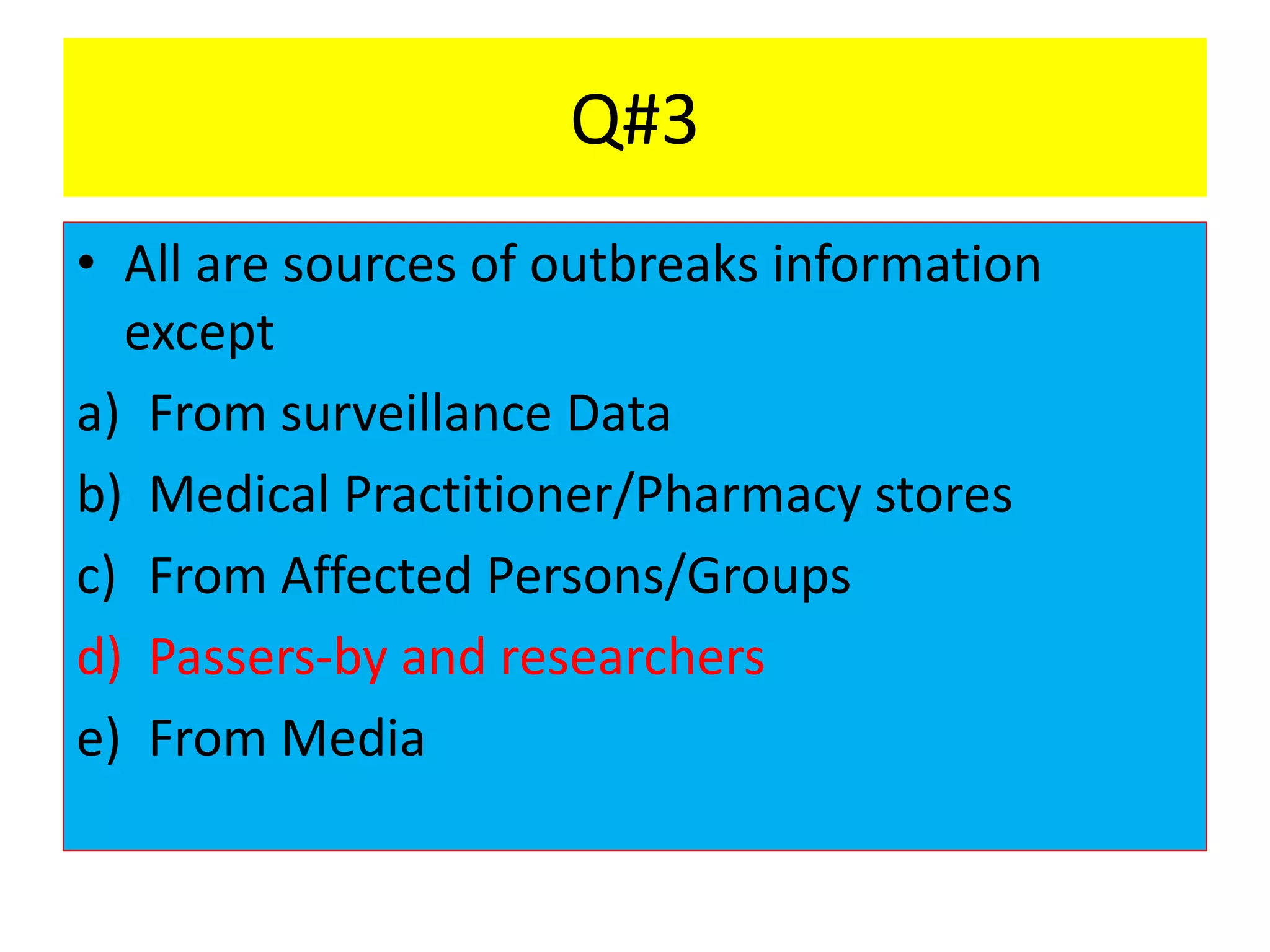 Q#3

• All are sources of outbreaks information except

a) From surveillance Data

b) Medical Practitioner/Pharmacy stores

c) From Affected Persons/Groups

d) Passers-by and researchers

e) From Media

== == ==

• [Task details] Exact retyping is required: the line with "b) Medical Practitioner/Pharmacy stores" through the end of the data, both ends included, and no other line.

• [Task solution]
b) Medical Practitioner/Pharmacy stores

c) From Affected Persons/Groups

d) Passers-by and researchers

e) From Media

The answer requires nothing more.